## begin Text provided

Thread: Using psql -f to load a UTF8 file
I am running Postgres 8.4.1 on Windows XP Professional Service Pack 3. My database is UTF8. I use psql -f to load files containing DDL and DML commands. I discovered a long time ago that psql does not like UTF8 files: it complains about the byte order mark on the first line. Up to now I have worked round that by making sure that the files were saved as what Microsoft calls "ANSI". However, that option is not available if I want to insert data which includes non-ASCII characters.
I have found a suggestion that psql can be told to expect UTF8 files by creating a file called psqlrc.conf containing the line \encoding unicode. I have tried putting this file (i) in the Postgres data directory, along with postgresql.conf, and (ii) in %APPDATA%\postgresql, but I still get an error:
psql:120919_insert_into_letter.sql:1: ERROR: syntax error at or near "insert
"
LINE 1: insert into LETTER_VAR (var_name, type) values ('REPORT_COP...
"
LINE 1: insert into LETTER_VAR (var_name, type) values ('REPORT_COP...
I have found a workaround, which is to start the file with a line containing just a semicolon. Then the empty "statement" fails, but the other statements succeed:
psql:120919_insert_into_letter_copy2.sql:1: ERROR: syntax error at or near "
"
LINE 1: ;
^
INSERT 0 1
INSERT 0 1
"
LINE 1: ;
^
INSERT 0 1
INSERT 0 1
However, I feel sure that there must be a better way.
I have noted BUG report #6271: psql -f reporting unexpected syntax errors on first command. This involves the same problem. Álvaro Herrera advised that "You need to remove [the byte order mark] before passing the file to psql". But how am I supposed to remove the byte order mark from a UTF8 file? I thought that the whole point of the byte order mark was to tell programs what the file encoding is. Other programs, such as Python, rely on this.

## end Text provided

What you need to do.
A. Answer these questions about the thread, one per line:
(i) Which version of Postgres does the poster run?
(ii) What line was the psqlrc.conf file supposed to contain?
(iii) What number does the bug report cited by the poster have?
B. Reproduce word for word the stretch of the thread from "Thread: Using psql" through "includes non-ASCII characters.".
The items that follow the thread are separate material.

## begin Given records

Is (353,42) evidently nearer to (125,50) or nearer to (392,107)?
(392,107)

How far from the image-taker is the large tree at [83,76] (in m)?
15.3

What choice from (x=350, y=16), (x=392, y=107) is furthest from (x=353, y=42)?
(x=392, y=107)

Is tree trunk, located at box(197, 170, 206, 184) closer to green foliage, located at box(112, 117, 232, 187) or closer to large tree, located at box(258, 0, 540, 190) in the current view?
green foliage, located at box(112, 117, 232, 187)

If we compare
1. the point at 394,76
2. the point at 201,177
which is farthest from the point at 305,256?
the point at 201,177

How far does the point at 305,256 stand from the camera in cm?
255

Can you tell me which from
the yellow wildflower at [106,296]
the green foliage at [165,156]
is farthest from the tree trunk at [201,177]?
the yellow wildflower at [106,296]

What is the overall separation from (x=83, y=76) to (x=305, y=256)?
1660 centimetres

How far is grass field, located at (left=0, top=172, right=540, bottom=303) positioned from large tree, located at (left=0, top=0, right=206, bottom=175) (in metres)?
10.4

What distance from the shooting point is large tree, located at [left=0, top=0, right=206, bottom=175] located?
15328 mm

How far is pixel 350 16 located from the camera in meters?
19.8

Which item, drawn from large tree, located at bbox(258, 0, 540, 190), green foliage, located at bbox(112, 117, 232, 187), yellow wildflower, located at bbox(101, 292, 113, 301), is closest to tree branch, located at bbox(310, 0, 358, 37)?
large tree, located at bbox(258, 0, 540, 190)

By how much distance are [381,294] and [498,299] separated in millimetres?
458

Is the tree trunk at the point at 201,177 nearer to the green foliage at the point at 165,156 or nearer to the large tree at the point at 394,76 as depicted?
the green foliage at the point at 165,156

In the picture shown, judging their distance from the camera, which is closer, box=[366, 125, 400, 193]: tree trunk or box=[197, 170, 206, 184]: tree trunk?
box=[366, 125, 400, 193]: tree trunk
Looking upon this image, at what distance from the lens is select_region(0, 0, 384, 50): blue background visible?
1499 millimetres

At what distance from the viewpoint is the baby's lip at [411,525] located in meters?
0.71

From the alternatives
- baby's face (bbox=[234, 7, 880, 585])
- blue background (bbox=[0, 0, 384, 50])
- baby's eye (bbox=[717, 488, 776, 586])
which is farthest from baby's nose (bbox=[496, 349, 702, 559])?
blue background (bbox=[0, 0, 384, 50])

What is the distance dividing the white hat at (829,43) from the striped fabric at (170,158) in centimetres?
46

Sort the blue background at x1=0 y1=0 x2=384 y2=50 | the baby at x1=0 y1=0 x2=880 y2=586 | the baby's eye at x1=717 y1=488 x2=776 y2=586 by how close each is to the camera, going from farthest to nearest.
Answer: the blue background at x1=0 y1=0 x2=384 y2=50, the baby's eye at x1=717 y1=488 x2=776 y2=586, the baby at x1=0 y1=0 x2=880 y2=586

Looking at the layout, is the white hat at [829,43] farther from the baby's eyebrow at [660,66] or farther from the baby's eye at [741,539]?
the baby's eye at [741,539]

## end Given records

Results of the exercise.
A.
(i) 8.4.1
(ii) \encoding unicode
(iii) #6271

B.
Thread: Using psql -f to load a UTF8 file
I am running Postgres 8.4.1 on Windows XP Professional Service Pack 3. My database is UTF8. I use psql -f to load files containing DDL and DML commands. I discovered a long time ago that psql does not like UTF8 files: it complains about the byte order mark on the first line. Up to now I have worked round that by making sure that the files were saved as what Microsoft calls "ANSI". However, that option is not available if I want to insert data which includes non-ASCII characters.